5. The method according to claim 1, characterized in that, Before adding the target library files to the heterogeneous accelerator to be detected, the following should be included: The abnormal function is determined based on the execution time of each function in the heterogeneous acceleration program, and the code segment in the abnormal function is set as the target code segment; wherein, the proportion of the execution time of the abnormal function in the execution time of the heterogeneous acceleration program is greater than or equal to a second proportion threshold, or the execution time of the abnormal function is greater than or equal to a first time threshold.

6. A performance testing device for heterogeneous acceleration programs, characterized in that, include: The file addition execution module is used to add target library files to the heterogeneous acceleration program to be detected; wherein, the target library files include interface functions for reading the clock count values ​​of the heterogeneous accelerator; The execution association module is used to associate the interface function with at least one target code segment in the heterogeneous acceleration program, so that when the heterogeneous acceleration program runs to the target code segment, it obtains the current clock count value through the interface function and stores the current clock count value in the target class library file; The runtime acquisition module is used to compile and run the heterogeneous acceleration program to acquire the runtime of the target code segment through the clock count value stored in the target class library file; The runtime acquisition module is specifically used to: compile and run the heterogeneous acceleration program to acquire the runtime of the target code segment in multiple target threads through the clock count value stored in the target class library file; wherein the runtime includes at least one of the maximum runtime, average runtime, and minimum runtime. The runtime acquisition module is further configured to: if the proportion of the number of called threads in the current thread group is greater than or equal to a first proportion threshold, then the called threads in the current thread group are taken as target threads; if the proportion of the number of called threads in the current thread group is less than the first proportion threshold, then the called threads in the current thread group are taken as non-target threads.
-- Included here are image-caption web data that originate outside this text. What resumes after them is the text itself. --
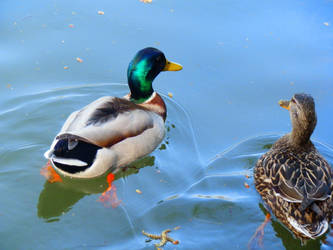 Two duck by wonies
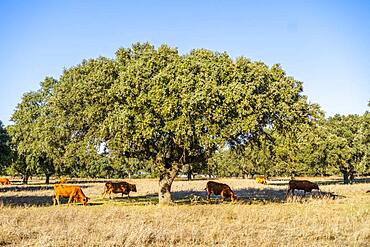 Alentejo landscape, red cows grazing among cork trees, Portugal, Europe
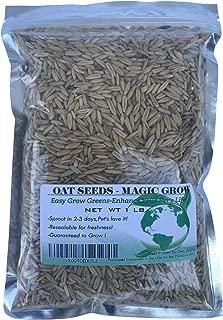 Oat Grass Seeds 1 Lb (3000+ Seeds)- Cat,Dog,Pets- Oat Grass Seeds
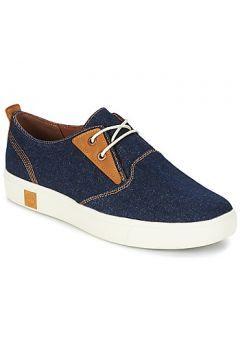 Düşük bilekli spor ayakkabıları Timberland AMHERST CANVAS PTO https://modasto.com/timberland/erkek-ayakkabi/br1247ct82 #erkek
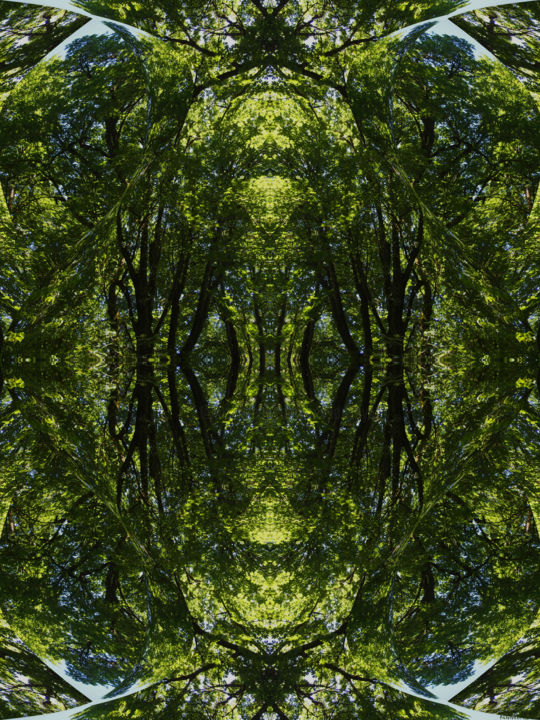 Forest Abstract 20 - Digital Arts,  24x18 in ©2018 by Kenneth Grzesik -                                                                                                                                                                                                                                                            Abstract Art, Conceptual Art, Modernism, Surrealism, Symbolism, Canvas, Other, Paper, Abstract Art, Botanic, Colors, Geometric, Landscape, Light, Nature, Patterns, Places, Seasons, Tree, digital abstract, modern, contemporary, series, abstract landscape, symmetry, kaleidoscopic, geometry, geometric pattern, color image, nature abstract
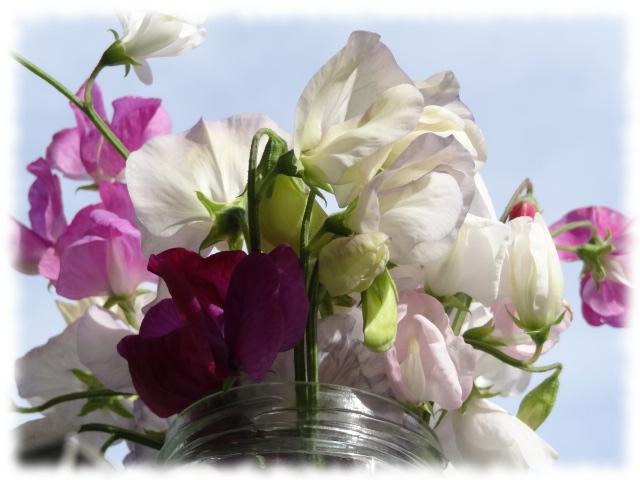 sep1flowers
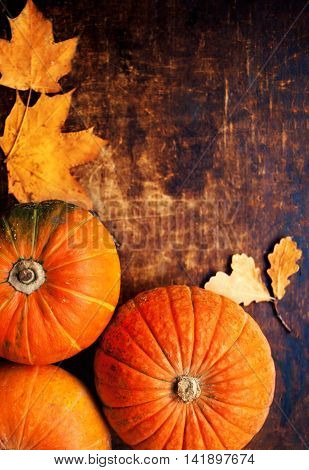 Autumn pumpkins with leaves on wooden board. Assortment of pumpkins with yellow autumn leaves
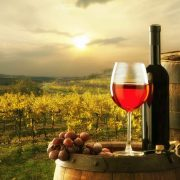 Bellarine Winery Private Tour - Photo 1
7. An electronic device, characterized in that, The electronic device includes: At least one processor; and A memory communicatively connected to the at least one processor; wherein, The memory stores a computer program that can be executed by the at least one processor, the computer program being executed by the at least one processor to enable the at least one processor to perform the performance testing method of the heterogeneous acceleration program according to any one of claims 1-5.

8. A computer-readable storage medium, characterized in that, The computer-readable storage medium stores computer instructions that cause a processor to execute the performance testing method of the heterogeneous acceleration program according to any one of claims 1-5.